What volume of an aqueous solution with #"pH"# #9# can you use to neutralize an aqueous solution with #"pH"# #2#?

It really depends on the base you use. Without context, it's hard to tell.

If you have a pH of #2# for pure water spiked with strong monoprotic acid, then:

#-log["H"^(+)] = 2#

#["H"^(+)] = color(highlight)(10^(-2) "M")#

Let's say this acid turned out to be #"HCl"#.

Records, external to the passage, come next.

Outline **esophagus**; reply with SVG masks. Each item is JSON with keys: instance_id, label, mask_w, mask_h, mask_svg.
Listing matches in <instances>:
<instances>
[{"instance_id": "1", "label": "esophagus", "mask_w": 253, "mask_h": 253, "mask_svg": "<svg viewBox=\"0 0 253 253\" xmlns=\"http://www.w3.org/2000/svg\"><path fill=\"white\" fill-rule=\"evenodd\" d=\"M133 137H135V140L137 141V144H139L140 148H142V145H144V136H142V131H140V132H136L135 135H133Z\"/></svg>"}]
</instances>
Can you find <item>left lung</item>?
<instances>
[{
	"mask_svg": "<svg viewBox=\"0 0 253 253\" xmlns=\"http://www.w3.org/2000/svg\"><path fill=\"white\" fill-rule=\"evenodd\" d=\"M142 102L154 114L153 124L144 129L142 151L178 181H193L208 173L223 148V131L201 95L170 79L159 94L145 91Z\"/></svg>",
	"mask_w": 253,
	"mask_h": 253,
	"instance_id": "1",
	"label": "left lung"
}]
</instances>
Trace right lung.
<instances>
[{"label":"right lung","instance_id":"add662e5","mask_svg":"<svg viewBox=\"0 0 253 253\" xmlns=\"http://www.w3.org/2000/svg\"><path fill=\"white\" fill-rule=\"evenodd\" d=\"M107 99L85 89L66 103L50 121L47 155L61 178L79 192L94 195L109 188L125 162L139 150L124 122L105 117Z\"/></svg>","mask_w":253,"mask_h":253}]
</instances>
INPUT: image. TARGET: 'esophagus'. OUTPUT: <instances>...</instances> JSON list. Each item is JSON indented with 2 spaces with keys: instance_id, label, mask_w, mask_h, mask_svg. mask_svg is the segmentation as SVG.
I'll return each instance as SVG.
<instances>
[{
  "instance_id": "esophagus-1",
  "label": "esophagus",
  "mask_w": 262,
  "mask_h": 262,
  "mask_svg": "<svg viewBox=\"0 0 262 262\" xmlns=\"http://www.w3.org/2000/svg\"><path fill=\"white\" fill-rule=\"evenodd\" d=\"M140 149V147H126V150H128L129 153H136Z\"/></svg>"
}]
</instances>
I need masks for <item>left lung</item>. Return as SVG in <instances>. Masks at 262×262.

If you have a pH of #9# for pure water spiked with strong monoprotic base, then:

#-log["H"^(+)] = 9#

#["H"^(+)] = 10^(-9) "M" => ["OH"^(-)] = color(green)(10^(-5) "M")#

If you want to use #"NaOH"# as your base, you need an equimolar amount, so:

#5 cancel("mL HCl") xx color(highlight)((10^(-2) "mol HCl")/(1000 cancel"mL HCl"))#

#= 5xx10^(-5) "mol HCl"#

#= color(blue)(5xx10^(-5) "mol H"^(+))#

The question is then, if you start with a solution of #"NaOH"# that gives you a pH of #9# by itself (that is, with #10^(-5) "M NaOH"#), then what volume of it do you need to equivocate the #"mols NaOH"# with the #"mols HCl"#?

To neutralize #5xx10^(-5) "mol H"^(+)#, you need #5xx10^(-5) "mol"# strong monoprotic base to give you #5xx10^(-5) "mol OH"^(-)#, in this case.

#[color(blue)(5xx10^(-5) "mol OH"^(-))]/("? mL NaOH") = color(green)((10^(-5) "mol OH"^(-))/("1000 mL NaOH") = 10^(-5) "M")#

You can plainly see then that if you scale the right side by #5#, you need #"5000 mL"# of #10^(-5) "M NaOH"# to neutralize #"5 mL"# of #10^(-2) "M HCl"#.

In this case, you need 1000x more base than you have acid, volume-wise.